* **Exercise directions**
Extract each line of the material below that contains the word "grille".

* **Material for the task**
-*-

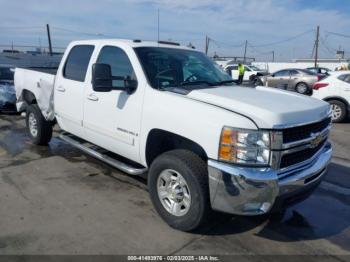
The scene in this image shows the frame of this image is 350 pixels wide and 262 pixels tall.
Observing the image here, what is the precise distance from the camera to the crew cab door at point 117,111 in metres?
4.13

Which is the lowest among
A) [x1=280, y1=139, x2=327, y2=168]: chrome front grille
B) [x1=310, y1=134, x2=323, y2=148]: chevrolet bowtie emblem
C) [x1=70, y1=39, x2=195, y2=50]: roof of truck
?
[x1=280, y1=139, x2=327, y2=168]: chrome front grille

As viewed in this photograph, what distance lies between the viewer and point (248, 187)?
3.08m

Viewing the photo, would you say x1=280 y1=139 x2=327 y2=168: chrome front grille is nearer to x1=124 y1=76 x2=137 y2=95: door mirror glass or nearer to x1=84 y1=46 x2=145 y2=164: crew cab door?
x1=84 y1=46 x2=145 y2=164: crew cab door

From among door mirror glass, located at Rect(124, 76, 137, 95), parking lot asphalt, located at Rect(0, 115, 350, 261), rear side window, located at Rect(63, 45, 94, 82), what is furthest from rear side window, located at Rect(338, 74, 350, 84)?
door mirror glass, located at Rect(124, 76, 137, 95)

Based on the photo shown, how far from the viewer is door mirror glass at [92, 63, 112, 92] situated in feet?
12.9

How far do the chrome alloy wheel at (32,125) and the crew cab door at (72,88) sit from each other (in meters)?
1.25

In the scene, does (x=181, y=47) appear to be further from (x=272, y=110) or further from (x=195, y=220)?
(x=195, y=220)

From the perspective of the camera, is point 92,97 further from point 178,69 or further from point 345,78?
point 345,78

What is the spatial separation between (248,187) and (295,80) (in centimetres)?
1896

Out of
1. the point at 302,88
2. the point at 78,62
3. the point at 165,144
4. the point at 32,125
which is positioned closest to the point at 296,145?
the point at 165,144

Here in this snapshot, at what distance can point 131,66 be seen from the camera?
4.30m

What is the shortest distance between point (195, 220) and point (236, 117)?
1115mm

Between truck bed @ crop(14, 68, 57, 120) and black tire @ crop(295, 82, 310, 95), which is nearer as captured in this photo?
truck bed @ crop(14, 68, 57, 120)

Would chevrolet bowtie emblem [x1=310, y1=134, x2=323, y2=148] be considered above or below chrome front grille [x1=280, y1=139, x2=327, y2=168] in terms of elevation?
above
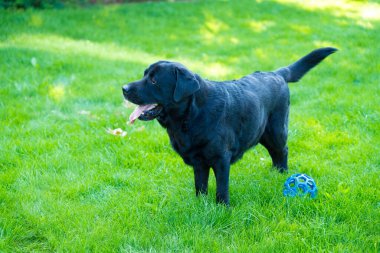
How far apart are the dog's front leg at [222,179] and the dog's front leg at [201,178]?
0.43 ft

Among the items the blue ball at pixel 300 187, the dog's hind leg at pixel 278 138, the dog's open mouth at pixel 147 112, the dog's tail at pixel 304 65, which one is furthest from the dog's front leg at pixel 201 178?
the dog's tail at pixel 304 65

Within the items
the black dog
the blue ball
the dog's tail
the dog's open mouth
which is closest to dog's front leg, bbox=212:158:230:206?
the black dog

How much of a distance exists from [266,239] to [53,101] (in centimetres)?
458

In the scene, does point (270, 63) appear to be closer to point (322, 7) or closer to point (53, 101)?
point (53, 101)

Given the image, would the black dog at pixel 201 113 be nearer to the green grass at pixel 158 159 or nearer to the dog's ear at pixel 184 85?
the dog's ear at pixel 184 85

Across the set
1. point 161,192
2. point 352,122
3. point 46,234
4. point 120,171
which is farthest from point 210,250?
point 352,122

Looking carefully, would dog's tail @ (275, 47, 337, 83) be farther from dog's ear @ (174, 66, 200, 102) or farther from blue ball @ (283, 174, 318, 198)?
dog's ear @ (174, 66, 200, 102)

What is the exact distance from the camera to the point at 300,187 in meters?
3.86

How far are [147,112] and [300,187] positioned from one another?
5.11ft

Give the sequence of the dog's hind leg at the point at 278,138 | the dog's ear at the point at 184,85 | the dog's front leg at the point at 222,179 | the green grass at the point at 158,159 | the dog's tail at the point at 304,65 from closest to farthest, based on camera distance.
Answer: the green grass at the point at 158,159 < the dog's ear at the point at 184,85 < the dog's front leg at the point at 222,179 < the dog's hind leg at the point at 278,138 < the dog's tail at the point at 304,65

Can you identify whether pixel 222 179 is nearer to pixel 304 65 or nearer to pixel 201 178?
pixel 201 178

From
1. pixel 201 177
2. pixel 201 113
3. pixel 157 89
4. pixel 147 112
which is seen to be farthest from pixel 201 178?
pixel 157 89

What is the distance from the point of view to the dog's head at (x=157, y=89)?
139 inches

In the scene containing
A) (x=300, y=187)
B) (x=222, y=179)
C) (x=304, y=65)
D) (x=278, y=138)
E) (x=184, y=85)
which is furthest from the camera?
(x=304, y=65)
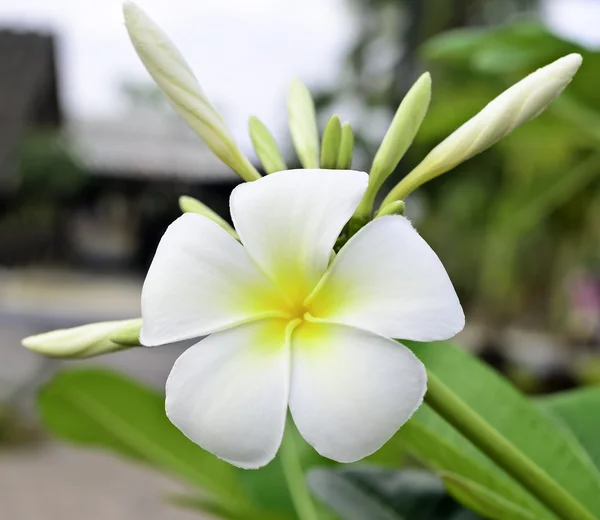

-*-

* **Task response**
A) [x1=280, y1=139, x2=327, y2=168]: chrome front grille
[x1=280, y1=139, x2=327, y2=168]: chrome front grille
Viewing the photo, would you say x1=280 y1=139 x2=327 y2=168: chrome front grille is nearer to x1=124 y1=76 x2=137 y2=95: door mirror glass or nearer to x1=84 y1=46 x2=145 y2=164: crew cab door?
Would chevrolet bowtie emblem [x1=310, y1=134, x2=323, y2=148] be considered above or below chrome front grille [x1=280, y1=139, x2=327, y2=168] in terms of elevation?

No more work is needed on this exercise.